- **TEXT BLOCK**:
------------------------------------------------------------------------
World’s best cybersecurity colleges battle at pentesting competition finals in Rochester

Student teams from Stanford, RIT and Cal Poly Pomona take top three spots in competition
Two students work on computer.

Daniel Bacon

Teams from the nation’s top 10 cybersecurity universities came to RIT Nov. 22-24 to face-off in the Collegiate Penetration Testing Competition (CPTC) International Finals. Sunggwan Choi and Carmen Chiu from RIT’s team work together during the competition on Saturday.

The nation’s brightest cybersecurity college students tested their hacking skills at the international finals of the Collegiate Penetration Testing Competition (CPTC) Nov. 22-24 in Rochester, N.Y.

Stanford University took home the top trophy in the 2019 competition, while RIT placed second and California State Polytechnic University, Pomona placed third. This is Stanford’s third CPTC win in a row.

Team of seven students stands with trophies.Mariah Rose Whitmoyer Stanford University took first place in the 2019 Collegiate Penetration Testing Competition International Finals.

At the competition, teams from 10 universities faced-off to see who was best at breaking into fabricated computer networks, evaluating their weak points and presenting plans to better secure them.

The CPTC has become the premier offense-based collegiate computing security event, after starting at Rochester Institute of Technology five years ago. CPTC is an effective counterpart to the Collegiate Cyber Defense Competition (CCDC), which is the premier defense-based event for college students.

“These are the top cyber students in the world and they’re entering an industry where their contributions will immediately help make our world safer,” said Bob Kalka, vice president of the IBM Security Business Unit. “The students at CPTC are the best in the business because they bring rounded communication skills and a depth of knowledge in cybersecurity.”
------------------------------------------------------------------------
- **DATA EXCERPTS**:
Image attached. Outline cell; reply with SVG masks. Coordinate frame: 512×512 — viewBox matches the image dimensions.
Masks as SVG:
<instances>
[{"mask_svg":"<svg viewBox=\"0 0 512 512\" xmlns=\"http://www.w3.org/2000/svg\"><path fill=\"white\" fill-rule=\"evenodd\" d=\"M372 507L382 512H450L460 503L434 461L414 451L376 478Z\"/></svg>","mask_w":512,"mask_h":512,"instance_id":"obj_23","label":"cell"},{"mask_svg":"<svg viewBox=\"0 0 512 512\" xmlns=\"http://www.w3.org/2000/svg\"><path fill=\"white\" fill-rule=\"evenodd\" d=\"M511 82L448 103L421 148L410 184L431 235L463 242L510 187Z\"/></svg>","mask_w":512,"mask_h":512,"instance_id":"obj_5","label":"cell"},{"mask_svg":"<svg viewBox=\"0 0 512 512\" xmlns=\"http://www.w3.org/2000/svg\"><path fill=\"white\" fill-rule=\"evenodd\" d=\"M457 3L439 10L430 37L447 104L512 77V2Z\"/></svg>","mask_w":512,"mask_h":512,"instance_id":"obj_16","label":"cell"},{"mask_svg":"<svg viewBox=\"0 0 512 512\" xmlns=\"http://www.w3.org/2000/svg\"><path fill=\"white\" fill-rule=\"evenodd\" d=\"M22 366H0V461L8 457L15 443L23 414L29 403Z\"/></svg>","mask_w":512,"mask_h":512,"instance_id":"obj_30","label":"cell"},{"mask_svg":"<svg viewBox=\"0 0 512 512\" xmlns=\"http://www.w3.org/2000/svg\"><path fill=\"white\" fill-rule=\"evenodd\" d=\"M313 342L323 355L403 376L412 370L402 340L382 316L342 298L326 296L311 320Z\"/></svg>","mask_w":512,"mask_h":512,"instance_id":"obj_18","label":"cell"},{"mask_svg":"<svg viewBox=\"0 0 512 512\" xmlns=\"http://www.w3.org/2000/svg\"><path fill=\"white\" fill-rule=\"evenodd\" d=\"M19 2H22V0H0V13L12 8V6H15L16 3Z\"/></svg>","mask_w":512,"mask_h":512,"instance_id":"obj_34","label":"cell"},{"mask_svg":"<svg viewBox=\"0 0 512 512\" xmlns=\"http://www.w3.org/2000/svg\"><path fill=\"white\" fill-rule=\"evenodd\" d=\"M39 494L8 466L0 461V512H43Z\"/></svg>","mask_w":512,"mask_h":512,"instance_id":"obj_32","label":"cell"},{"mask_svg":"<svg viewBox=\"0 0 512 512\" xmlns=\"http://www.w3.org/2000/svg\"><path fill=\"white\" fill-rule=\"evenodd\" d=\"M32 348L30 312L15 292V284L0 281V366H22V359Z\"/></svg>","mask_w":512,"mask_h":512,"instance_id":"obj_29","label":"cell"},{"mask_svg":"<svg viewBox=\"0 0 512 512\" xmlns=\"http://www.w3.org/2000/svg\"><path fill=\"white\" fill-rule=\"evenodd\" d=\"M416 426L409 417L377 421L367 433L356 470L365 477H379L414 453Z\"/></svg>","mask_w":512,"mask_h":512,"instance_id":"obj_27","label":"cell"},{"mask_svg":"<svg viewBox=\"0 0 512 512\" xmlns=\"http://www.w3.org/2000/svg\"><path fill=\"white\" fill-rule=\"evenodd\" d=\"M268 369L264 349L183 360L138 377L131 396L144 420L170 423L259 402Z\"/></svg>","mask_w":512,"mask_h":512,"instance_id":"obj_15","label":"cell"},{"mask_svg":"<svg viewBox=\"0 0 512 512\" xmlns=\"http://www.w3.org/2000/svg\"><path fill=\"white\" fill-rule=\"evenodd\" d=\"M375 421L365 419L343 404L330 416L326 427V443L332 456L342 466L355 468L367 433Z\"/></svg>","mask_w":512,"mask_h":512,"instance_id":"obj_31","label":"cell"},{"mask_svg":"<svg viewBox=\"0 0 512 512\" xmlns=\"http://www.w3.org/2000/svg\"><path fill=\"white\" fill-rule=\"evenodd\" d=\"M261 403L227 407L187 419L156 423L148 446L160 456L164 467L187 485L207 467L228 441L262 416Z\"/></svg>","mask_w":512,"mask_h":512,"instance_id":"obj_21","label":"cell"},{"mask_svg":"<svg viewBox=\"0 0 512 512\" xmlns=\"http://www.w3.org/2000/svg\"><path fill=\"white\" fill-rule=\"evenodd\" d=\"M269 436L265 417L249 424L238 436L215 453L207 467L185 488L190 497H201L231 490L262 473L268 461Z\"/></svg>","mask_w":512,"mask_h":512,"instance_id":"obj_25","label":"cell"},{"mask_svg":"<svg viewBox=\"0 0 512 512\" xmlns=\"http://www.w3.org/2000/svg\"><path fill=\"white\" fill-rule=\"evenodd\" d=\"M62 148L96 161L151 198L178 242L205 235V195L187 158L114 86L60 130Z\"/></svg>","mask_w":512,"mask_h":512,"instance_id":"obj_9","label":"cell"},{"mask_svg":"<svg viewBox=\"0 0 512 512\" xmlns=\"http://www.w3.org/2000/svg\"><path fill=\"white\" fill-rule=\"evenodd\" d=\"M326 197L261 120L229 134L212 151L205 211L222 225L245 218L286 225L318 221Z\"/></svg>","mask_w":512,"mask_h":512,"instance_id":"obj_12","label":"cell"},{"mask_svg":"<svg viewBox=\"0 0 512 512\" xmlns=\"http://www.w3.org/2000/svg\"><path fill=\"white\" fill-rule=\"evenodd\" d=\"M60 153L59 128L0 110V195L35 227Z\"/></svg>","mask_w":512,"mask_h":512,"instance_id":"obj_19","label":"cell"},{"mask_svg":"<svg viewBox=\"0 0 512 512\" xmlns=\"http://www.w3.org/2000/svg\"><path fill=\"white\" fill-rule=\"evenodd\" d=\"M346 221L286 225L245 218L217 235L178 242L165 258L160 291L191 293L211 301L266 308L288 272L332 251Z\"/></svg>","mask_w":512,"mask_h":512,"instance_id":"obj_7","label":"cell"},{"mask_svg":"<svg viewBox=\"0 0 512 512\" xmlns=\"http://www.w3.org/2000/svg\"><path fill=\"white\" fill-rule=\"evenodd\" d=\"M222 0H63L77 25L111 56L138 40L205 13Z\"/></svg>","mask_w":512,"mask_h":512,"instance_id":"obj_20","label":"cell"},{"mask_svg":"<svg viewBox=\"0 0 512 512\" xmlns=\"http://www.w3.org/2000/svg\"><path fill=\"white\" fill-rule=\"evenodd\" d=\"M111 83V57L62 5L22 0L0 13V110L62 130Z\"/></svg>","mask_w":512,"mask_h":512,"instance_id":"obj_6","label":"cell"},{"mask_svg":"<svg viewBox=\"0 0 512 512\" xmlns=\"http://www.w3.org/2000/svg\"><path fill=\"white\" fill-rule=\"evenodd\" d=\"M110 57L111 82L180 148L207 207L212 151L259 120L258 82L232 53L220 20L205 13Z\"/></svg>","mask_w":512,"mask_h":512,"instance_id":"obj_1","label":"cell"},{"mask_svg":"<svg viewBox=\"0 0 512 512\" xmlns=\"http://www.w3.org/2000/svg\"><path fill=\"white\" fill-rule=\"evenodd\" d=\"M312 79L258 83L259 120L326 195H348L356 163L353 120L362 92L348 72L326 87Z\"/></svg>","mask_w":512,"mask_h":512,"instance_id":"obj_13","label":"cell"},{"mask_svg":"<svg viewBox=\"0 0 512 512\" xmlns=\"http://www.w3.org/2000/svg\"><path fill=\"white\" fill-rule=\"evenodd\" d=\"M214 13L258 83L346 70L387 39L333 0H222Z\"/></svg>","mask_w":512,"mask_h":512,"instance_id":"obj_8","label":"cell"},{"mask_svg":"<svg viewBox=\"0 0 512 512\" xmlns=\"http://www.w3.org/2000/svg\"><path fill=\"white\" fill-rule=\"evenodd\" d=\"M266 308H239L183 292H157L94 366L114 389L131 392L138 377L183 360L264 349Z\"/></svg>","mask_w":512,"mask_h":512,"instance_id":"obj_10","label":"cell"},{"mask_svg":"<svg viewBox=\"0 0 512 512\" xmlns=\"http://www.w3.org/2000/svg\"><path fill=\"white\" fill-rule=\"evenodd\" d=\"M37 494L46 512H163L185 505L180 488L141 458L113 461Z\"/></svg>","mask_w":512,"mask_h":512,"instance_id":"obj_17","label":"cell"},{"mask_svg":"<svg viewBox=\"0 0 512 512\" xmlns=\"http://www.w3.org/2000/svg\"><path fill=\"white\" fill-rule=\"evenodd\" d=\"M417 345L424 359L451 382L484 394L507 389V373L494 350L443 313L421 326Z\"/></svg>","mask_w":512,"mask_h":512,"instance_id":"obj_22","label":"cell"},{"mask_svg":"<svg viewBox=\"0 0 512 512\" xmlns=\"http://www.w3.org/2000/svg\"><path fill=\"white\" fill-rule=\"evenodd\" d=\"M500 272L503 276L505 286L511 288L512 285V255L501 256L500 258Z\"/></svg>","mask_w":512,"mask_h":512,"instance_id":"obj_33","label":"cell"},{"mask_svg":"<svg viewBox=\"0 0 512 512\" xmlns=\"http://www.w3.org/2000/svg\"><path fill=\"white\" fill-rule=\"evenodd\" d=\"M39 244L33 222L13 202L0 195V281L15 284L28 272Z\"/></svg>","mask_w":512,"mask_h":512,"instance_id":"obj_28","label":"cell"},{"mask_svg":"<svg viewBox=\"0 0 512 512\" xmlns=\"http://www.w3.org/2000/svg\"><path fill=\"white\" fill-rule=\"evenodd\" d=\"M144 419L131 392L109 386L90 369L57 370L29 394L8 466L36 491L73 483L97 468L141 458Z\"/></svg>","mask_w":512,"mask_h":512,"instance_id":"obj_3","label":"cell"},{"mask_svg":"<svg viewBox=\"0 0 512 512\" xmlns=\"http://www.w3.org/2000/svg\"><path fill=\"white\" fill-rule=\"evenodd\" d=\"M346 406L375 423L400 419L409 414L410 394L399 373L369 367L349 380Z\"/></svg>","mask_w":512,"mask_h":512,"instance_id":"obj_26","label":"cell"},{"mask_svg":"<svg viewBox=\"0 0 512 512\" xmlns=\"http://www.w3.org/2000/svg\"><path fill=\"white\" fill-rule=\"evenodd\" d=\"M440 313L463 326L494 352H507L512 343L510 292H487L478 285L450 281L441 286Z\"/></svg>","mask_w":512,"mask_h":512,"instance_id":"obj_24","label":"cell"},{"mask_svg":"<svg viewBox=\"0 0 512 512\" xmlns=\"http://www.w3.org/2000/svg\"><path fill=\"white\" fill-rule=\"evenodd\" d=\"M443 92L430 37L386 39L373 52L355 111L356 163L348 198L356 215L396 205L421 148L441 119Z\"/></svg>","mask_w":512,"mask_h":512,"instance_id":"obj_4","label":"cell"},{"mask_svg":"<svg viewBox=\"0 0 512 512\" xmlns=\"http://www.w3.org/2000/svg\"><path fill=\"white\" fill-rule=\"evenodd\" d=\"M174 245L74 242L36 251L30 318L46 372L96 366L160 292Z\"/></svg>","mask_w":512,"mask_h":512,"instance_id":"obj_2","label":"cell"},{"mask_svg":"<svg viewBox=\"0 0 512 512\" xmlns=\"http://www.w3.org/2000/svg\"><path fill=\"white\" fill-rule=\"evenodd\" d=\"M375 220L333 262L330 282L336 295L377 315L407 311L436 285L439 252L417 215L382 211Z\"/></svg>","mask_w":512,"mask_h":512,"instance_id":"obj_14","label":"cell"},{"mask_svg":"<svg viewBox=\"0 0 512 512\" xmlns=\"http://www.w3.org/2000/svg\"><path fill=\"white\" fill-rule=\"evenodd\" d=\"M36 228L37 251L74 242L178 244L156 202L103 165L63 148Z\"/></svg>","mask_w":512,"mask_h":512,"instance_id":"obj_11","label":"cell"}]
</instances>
------------------------------------------------------------------------
- **QUESTIONS TO ANSWER**:
a. In the competition article, which university placed third in the 2019 finals?
b. Reproduce the competition article word for word from "Student teams from" up to and including "win in a row.".

- **ANSWERS FOR THE EXERCISE**:
a. California State Polytechnic University, Pomona placed third.

b.
Student teams from Stanford, RIT and Cal Poly Pomona take top three spots in competition
Two students work on computer.

Daniel Bacon

Teams from the nation’s top 10 cybersecurity universities came to RIT Nov. 22-24 to face-off in the Collegiate Penetration Testing Competition (CPTC) International Finals. Sunggwan Choi and Carmen Chiu from RIT’s team work together during the competition on Saturday.

The nation’s brightest cybersecurity college students tested their hacking skills at the international finals of the Collegiate Penetration Testing Competition (CPTC) Nov. 22-24 in Rochester, N.Y.

Stanford University took home the top trophy in the 2019 competition, while RIT placed second and California State Polytechnic University, Pomona placed third. This is Stanford’s third CPTC win in a row.